• _SOURCE DOCUMENT_:

The present invention relates generally to object recognition systems and more particularly to using motion information to segment a moving motor vehicle from background information in an image, in order to more effectively perform object recognition for an object of interest on the moving vehicle.
License plate recognition (LPR) technology (a form of object recognition technology) is used to automatically read license plates in order to implement a wide range of traffic monitoring systems, such as tolling, traffic monitoring for traffic violations, etc. Current LPR systems locate license plates in an image (or video sequence) using contrast or vertical line frequency information as applied to the entire image without attempting to segment moving automotive or “motor” vehicles (also simply referred to herein as “vehicles”) from background in the image. As used herein, the term motor vehicle or vehicle includes any machine that includes a motor (sometimes referred to as an engine) and that is used for transportation on land, examples of which include automobiles, trucks, busses, motorcycles and the like. The assumption upon which such systems are based is that the frequency of license plate regions containing characters is significantly higher than the frequency in the rest of the image. While this may hold true on images that consist only of a vehicle, this is not necessarily the case where the image contains complex background. Accordingly, in the case where an image contains such complex background, the accuracy of the prior LPR systems greatly suffers.
Known LPR systems also suffer from constraints that place further limits on the system. For example, these systems generally require the use of special devices such as infrared (IR) lighting (e.g., using light emitting diodes (LEDs)) and IR filters, which increases the cost of the systems. In a tolling application, for instance, a minimum of 2,700 LEDs is typically required. Moreover, these systems usually place constraints on the size of the license plate, which limits the number of workable frames and wastes bandwidth.
Thus, there exists a need for a more accurate object recognition system and corresponding method that do not have the constraints of the prior art systems. It is further desirable that the object recognition system be implementable as a license plate recognition system without the need for expensive IR lighting and filters required in the prior art systems.
The accompanying figures, where like reference numerals refer to identical or functionally similar elements throughout the separate views and which together with the detailed description below are incorporated in and form part of the specification, serve to further illustrate various embodiments and to explain various principles and advantages all in accordance with the present invention.
Before describing in detail embodiments that are in accordance with the present invention, it should be observed that the embodiments reside primarily in combinations of method steps and apparatus components related to a method and apparatus for object recognition for an object of interest on a motor vehicle detected using motion information. Accordingly, the apparatus components and method steps have been represented where appropriate by conventional symbols in the drawings, showing only those specific details that are pertinent to understanding the embodiments of the present invention so as not to obscure the disclosure with details that will be readily apparent to those of ordinary skill in the art having the benefit of the description herein. Thus, it will be appreciated that for simplicity and clarity of illustration, common and well-understood elements that are useful or necessary in a commercially feasible embodiment may not be depicted in order to facilitate a less obstructed view of these various embodiments.

• _YOUR INSTRUCTIONS_: Please pick up the license plate recognition text after its last sentence and continue it. The listing below comes from a separate source.

• _GIVEN DATA_:
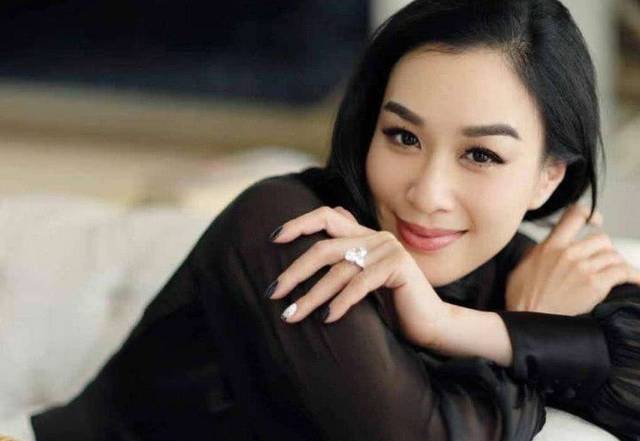 被称为性感女神的她,中越混血美出天际,49岁被宠到发福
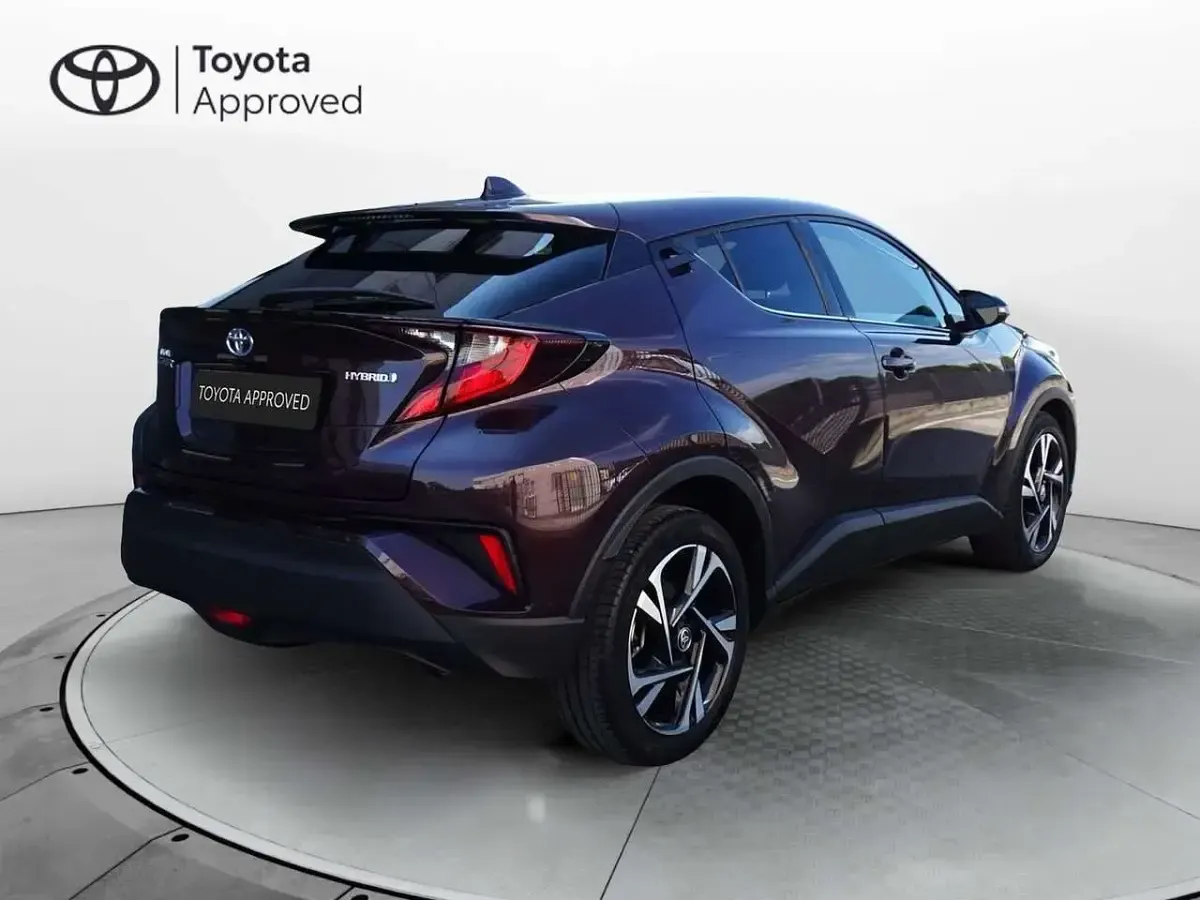 Usata Toyota C-HR Trend 122 CV (89 kW) 2022 Lilla SUV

• _RESPONSE AREA_:
It will be appreciated that embodiments of the invention described herein may be comprised of one or more generic or specialized processors (or “processing devices”) such as microprocessors, digital signal processors, customized processors and field programmable gate arrays (FPGAs) and unique stored program instructions (including both software and firmware) that control the one or more processors to implement, in conjunction with certain non-processor circuits, some, most, or all of the functions of the method and apparatus for object recognition for an object of interest on a motor vehicle detected using motion information described herein. The non-processor circuits may include, but are not limited to, a radio receiver, a radio transmitter and user input devices. As such, these functions may be interpreted as steps of a method to perform the object recognition for an object of interest on a motor vehicle detected using motion information described herein. Alternatively, some or all functions could be implemented by a state machine that has no stored program instructions, or in one or more application specific integrated circuits (ASICs), in which each function or some combinations of certain of the functions are implemented as custom logic. Of course, a combination of the two approaches could be used. Both the state machine and ASIC are considered herein as a “processing device” for purposes of the foregoing discussion and claim language.
Moreover, an embodiment of the present invention can be implemented as a computer-readable storage element having computer readable code stored thereon for programming a computer (e.g., comprising a processing device) to perform a method as described and claimed herein. Examples of such computer-readable storage elements include, but are not limited to, a hard disk, a CD-ROM, an optical storage device, a magnetic storage device, a ROM (Read Only Memory), a PROM (Programmable Read Only Memory), a EPROM (Erasable Programmable Read Only Memory), a EEPROM (Electrically Erasable Programmable Read Only Memory) and a Flash memory. Further, it is expected that one of ordinary skill, notwithstanding possibly significant effort and many design choices motivated by, for example, available time, current technology, and economic considerations, when guided by the concepts and principles disclosed herein will be readily capable of generating such software instructions and programs and ICs with minimal experimentation.
Generally speaking, pursuant to the various embodiments, a method, system and computer readable storage element provides for an object recognition process for an object of interest detected on a moving vehicle, wherein the moving vehicle was first extracted, using motion information, from an image comprising both the moving vehicle and background. The system can comprise a license plate recognition system, wherein the object of interest detected on the vehicle is a license plate, and a license plate recognition process that comprises a character recognition process that is performed to read the license plate.
After detecting a moving vehicle, size and aspect ratio of the vehicle can be extracted and used to estimate size of the license plate, which eliminates the plate size restrictions of the prior art techniques and improves overall accuracy of license plate location over the prior art techniques. Moreover, after detecting a moving vehicle, the process can be configured to search only predetermined regions on the vehicle for potential plate candidates to reduce computation complexity and, again, improve overall accuracy of license plate location. Furthermore, after detecting the vehicle, exposure setting of an image capture device that captured the image can be tuned for best exposure on the vehicle, thereby, improving contrast between the plate and the vehicle and contrast between the plate background and plate text.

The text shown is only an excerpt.